The researchers found that variants of two genes were more likely to be found in patients who required higher dosages of anti-epileptic drugs. The findings suggest that, by incorporating genetic tests into the prescription process, physicians might improve outcomes for patients with epilepsy, said the researchers. A similar approach might also prove useful for other conditions, such as Parkinsons disease and cancer, in which patients drug dosage requirements vary substantially, they added. Rigorous clinical study is required before any such method could be put into practice, the researchers emphasized.

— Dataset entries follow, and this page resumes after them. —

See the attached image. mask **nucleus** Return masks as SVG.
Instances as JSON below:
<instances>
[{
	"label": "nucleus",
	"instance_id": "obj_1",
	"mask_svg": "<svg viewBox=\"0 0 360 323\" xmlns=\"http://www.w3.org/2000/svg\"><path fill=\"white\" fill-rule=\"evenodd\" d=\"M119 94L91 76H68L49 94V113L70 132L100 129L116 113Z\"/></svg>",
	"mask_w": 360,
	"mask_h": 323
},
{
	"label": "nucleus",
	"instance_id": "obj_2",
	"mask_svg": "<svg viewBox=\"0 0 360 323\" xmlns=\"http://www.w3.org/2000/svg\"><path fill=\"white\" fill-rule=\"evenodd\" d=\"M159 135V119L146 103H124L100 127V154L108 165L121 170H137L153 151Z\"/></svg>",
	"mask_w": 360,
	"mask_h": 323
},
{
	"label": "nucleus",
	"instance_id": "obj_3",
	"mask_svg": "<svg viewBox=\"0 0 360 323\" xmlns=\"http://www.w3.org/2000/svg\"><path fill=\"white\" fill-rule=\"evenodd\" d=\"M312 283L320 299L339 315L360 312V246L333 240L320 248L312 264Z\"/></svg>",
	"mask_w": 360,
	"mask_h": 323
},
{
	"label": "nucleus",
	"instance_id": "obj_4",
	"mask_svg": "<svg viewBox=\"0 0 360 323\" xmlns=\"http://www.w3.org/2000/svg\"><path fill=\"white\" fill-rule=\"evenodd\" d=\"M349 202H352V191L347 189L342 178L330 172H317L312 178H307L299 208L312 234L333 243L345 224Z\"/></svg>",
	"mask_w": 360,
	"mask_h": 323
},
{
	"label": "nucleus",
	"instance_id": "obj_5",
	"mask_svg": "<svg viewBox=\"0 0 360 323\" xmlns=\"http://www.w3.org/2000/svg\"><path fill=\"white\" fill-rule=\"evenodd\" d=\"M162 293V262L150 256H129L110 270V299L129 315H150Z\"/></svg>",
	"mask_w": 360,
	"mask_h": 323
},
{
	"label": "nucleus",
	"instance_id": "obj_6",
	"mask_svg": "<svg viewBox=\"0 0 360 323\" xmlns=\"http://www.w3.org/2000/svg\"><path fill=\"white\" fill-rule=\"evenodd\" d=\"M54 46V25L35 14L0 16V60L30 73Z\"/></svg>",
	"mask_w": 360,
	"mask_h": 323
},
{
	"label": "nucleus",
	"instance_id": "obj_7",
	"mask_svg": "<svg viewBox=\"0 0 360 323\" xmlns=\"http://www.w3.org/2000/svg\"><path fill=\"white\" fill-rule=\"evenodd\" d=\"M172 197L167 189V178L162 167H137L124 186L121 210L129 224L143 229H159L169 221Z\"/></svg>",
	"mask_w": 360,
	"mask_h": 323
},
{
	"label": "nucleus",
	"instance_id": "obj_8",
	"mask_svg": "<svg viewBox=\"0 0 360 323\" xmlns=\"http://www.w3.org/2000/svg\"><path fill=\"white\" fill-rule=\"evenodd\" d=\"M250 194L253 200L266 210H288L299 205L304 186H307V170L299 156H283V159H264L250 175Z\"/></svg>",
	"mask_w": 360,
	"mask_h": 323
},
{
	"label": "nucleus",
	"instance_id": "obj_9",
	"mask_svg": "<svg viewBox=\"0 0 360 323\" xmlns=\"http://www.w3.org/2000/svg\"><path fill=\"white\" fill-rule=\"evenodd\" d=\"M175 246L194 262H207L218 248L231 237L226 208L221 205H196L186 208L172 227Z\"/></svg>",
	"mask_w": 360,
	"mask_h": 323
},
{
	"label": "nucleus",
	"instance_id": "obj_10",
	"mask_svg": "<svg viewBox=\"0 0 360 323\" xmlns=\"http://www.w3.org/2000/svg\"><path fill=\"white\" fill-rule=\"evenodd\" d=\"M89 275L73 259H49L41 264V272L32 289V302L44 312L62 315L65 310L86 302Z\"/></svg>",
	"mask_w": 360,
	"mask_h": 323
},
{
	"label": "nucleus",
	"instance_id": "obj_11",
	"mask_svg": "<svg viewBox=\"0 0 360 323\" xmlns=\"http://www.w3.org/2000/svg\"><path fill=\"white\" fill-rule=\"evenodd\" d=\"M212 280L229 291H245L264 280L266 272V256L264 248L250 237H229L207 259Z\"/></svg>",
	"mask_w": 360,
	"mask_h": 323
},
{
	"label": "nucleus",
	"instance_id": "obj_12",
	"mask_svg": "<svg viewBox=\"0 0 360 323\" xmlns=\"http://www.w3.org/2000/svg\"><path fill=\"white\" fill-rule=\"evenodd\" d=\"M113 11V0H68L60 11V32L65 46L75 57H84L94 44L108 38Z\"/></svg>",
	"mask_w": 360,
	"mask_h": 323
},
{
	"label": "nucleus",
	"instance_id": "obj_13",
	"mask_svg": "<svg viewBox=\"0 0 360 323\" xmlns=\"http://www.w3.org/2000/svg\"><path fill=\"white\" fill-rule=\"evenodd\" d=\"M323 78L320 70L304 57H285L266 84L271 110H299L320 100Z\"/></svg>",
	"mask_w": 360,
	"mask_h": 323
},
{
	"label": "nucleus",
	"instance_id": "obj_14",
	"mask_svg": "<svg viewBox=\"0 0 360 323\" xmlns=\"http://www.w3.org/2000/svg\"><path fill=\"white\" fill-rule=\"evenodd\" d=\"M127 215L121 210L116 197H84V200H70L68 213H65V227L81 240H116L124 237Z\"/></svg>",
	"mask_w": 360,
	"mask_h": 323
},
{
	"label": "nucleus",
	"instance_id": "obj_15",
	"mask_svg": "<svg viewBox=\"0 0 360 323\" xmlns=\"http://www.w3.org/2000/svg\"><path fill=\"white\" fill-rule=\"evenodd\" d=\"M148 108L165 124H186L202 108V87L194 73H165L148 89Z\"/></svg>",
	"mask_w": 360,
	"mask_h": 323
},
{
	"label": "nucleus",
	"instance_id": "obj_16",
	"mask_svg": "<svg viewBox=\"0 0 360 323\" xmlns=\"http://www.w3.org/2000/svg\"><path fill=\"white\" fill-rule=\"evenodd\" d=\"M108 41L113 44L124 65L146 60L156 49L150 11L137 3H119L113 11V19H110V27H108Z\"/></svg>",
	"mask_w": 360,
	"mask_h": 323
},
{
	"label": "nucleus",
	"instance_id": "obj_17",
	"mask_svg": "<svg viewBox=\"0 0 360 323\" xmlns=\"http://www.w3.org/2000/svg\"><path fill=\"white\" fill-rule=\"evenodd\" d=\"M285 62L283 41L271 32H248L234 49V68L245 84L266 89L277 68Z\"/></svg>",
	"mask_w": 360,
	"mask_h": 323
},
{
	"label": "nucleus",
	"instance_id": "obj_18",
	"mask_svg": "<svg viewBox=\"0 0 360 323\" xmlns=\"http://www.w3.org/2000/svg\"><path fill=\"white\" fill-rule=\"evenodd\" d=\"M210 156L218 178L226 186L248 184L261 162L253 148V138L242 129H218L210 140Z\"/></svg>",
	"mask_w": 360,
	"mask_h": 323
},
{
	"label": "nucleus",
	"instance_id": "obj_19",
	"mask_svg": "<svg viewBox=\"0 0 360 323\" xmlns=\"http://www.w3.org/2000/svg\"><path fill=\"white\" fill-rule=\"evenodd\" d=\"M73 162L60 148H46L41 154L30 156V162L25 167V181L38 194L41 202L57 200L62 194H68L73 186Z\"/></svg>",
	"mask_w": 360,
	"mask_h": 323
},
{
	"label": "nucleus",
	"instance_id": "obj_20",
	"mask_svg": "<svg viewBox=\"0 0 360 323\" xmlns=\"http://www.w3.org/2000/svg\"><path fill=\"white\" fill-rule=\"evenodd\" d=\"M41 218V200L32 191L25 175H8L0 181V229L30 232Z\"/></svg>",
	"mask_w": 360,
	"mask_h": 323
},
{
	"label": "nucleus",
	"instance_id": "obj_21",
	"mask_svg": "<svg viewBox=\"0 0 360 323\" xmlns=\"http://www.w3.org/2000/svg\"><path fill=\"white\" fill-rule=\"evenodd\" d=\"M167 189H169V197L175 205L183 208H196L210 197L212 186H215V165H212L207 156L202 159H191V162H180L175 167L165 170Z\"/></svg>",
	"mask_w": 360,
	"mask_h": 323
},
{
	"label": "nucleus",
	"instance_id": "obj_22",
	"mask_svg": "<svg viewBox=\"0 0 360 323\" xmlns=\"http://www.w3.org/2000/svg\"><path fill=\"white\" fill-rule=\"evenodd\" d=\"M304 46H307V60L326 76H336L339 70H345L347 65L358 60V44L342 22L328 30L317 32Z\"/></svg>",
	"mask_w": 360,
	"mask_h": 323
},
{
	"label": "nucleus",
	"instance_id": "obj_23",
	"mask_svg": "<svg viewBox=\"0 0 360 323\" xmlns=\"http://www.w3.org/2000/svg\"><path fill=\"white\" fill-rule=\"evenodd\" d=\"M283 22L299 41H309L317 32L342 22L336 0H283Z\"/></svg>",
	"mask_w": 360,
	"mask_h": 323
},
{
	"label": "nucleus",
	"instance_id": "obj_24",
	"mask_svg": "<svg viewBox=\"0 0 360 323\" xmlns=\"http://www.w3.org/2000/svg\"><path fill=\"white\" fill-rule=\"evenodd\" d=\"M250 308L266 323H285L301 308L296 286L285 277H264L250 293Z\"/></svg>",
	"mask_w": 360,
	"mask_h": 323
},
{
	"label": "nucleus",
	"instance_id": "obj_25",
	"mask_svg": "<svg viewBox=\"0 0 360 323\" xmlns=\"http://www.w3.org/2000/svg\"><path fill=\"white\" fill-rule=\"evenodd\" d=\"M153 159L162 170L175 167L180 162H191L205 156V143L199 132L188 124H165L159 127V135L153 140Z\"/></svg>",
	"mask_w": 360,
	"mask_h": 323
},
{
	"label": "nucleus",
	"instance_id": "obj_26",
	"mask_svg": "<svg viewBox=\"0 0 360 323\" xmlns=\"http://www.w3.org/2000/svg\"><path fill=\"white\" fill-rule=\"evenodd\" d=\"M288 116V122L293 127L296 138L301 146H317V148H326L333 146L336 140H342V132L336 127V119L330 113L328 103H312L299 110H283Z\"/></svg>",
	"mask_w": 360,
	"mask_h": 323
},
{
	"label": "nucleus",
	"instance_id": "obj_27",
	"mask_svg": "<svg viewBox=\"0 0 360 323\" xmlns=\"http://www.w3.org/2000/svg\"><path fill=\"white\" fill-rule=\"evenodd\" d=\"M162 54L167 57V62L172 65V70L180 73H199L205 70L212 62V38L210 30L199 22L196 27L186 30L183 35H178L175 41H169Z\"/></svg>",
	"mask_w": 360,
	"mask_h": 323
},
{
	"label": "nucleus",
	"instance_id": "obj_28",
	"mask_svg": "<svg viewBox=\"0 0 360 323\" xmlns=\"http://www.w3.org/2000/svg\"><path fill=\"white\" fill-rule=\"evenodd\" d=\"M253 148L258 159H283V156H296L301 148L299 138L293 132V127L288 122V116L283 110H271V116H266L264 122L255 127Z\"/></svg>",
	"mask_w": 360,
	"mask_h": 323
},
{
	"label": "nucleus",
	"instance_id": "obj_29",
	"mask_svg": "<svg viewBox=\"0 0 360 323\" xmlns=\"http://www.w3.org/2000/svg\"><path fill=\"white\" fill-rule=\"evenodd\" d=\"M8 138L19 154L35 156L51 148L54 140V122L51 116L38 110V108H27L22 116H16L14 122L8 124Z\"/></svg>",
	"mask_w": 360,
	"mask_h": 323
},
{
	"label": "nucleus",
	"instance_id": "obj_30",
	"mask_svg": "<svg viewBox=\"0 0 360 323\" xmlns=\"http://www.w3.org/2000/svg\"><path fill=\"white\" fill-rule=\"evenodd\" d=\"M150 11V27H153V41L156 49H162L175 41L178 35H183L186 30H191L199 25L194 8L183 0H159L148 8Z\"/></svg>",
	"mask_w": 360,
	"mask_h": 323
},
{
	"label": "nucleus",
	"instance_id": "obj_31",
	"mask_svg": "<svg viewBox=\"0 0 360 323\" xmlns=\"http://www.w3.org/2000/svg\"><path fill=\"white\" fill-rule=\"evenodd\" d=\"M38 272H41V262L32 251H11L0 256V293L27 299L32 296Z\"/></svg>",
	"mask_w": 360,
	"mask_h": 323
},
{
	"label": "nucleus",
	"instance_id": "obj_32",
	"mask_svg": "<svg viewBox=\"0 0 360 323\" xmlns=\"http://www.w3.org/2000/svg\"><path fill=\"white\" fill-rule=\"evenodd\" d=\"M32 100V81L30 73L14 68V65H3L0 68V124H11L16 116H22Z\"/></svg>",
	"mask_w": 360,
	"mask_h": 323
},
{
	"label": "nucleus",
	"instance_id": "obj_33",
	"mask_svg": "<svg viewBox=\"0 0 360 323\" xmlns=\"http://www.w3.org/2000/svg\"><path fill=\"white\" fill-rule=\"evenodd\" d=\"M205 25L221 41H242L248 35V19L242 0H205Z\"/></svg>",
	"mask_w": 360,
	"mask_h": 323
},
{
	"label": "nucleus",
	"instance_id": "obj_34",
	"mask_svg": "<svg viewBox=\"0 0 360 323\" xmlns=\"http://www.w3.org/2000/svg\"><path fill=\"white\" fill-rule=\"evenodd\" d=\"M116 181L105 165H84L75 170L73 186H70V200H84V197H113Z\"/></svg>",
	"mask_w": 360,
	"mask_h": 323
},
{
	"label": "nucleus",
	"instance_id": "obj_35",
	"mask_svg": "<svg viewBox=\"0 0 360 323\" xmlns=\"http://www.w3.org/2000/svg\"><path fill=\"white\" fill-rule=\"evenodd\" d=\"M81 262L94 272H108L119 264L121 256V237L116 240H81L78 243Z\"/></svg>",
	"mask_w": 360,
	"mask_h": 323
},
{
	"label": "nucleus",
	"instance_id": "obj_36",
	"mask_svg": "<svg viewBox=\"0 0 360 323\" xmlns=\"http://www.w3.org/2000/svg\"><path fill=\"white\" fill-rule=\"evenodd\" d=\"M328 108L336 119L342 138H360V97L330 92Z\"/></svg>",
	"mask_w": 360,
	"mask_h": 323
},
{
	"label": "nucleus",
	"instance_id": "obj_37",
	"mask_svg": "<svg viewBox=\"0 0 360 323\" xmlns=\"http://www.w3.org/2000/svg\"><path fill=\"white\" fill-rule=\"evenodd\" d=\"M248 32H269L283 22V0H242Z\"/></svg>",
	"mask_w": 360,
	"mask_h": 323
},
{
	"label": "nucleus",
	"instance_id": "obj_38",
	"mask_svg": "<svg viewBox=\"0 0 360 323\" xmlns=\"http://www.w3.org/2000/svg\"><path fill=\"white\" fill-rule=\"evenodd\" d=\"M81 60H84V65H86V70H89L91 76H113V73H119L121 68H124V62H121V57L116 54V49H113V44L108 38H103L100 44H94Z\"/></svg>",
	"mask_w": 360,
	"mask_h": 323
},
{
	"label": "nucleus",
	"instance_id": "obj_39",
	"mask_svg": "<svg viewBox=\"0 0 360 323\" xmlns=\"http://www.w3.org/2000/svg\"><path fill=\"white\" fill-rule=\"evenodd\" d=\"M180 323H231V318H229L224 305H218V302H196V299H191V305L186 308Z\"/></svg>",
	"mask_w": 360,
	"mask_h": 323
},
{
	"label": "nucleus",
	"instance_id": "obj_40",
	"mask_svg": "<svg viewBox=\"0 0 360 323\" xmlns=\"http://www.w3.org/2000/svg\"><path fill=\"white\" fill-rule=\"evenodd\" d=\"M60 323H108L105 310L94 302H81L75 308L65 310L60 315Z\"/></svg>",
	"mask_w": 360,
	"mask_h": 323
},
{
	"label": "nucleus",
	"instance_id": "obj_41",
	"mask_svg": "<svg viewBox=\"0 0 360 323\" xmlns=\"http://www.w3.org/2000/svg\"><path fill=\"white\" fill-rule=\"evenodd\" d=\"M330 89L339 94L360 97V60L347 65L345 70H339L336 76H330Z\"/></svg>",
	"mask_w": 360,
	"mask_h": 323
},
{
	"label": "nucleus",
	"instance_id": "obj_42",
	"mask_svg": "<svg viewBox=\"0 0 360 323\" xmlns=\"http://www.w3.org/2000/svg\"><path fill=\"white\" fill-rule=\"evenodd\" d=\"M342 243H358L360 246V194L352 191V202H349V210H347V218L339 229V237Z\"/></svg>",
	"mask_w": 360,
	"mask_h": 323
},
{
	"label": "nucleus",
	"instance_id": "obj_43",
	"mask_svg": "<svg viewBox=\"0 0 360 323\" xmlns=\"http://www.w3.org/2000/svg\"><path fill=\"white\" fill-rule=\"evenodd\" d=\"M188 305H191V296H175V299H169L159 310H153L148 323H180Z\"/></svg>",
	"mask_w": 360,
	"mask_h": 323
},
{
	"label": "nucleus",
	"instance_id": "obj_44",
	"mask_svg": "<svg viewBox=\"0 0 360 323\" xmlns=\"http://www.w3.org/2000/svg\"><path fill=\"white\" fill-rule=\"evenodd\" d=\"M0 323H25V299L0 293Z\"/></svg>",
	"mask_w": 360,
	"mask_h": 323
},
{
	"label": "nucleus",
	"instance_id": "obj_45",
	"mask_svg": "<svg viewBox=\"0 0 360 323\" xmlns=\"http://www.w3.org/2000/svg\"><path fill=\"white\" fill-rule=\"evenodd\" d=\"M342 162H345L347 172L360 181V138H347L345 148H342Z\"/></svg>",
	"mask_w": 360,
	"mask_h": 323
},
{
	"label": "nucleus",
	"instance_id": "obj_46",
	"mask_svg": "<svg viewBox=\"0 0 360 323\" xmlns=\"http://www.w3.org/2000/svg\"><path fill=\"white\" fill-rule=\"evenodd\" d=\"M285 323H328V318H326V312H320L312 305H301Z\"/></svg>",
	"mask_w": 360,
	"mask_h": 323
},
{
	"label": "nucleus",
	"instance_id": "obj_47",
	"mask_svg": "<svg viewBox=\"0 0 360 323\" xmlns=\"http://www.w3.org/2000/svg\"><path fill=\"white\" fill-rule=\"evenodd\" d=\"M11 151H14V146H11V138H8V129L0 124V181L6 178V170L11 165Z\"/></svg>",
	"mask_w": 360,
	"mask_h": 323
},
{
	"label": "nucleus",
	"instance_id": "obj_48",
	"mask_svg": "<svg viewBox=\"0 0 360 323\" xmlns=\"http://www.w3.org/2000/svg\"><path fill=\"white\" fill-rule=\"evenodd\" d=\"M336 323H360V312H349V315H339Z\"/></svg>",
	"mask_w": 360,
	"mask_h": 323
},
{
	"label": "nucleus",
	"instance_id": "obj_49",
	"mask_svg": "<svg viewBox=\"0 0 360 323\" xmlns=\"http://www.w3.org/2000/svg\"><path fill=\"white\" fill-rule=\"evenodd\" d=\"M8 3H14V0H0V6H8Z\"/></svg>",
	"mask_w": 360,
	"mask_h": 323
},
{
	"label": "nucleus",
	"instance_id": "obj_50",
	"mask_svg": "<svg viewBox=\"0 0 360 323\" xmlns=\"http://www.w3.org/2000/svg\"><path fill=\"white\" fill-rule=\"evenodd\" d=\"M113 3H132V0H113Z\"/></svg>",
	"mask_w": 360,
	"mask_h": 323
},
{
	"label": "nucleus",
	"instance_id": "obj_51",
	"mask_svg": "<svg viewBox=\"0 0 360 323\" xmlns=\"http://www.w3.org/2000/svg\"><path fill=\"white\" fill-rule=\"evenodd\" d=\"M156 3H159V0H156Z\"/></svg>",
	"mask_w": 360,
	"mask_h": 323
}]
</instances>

In the March 28, 2005, early edition of Proceedings of the National Academy of Sciences, the investigators report the first clear evidence linking variation in genes involved in the action or metabolism of the anti-epileptic drugs, carbamazepine and phenytoin, to the drugs clinical use. The study is the first to emerge from a partnership, aimed at tailoring the treatment of epilepsy to patients genetic makeup, between the Department of Clinical and Experimental Epilepsy at the University College London and the Duke Center for Population Genomics and Pharmacogenetics, a center of the IGSP. If the genes predictive value is verified in clinical trials, such a "pharmacogenetic" approach might make it possible to safely reduce the time required for patients with epilepsy and their physicians to reach an effective dose of the medications that control seizures, said David Goldstein, Ph.D., director of the IGSP Center at Duke University Medical Center and senior author of the study.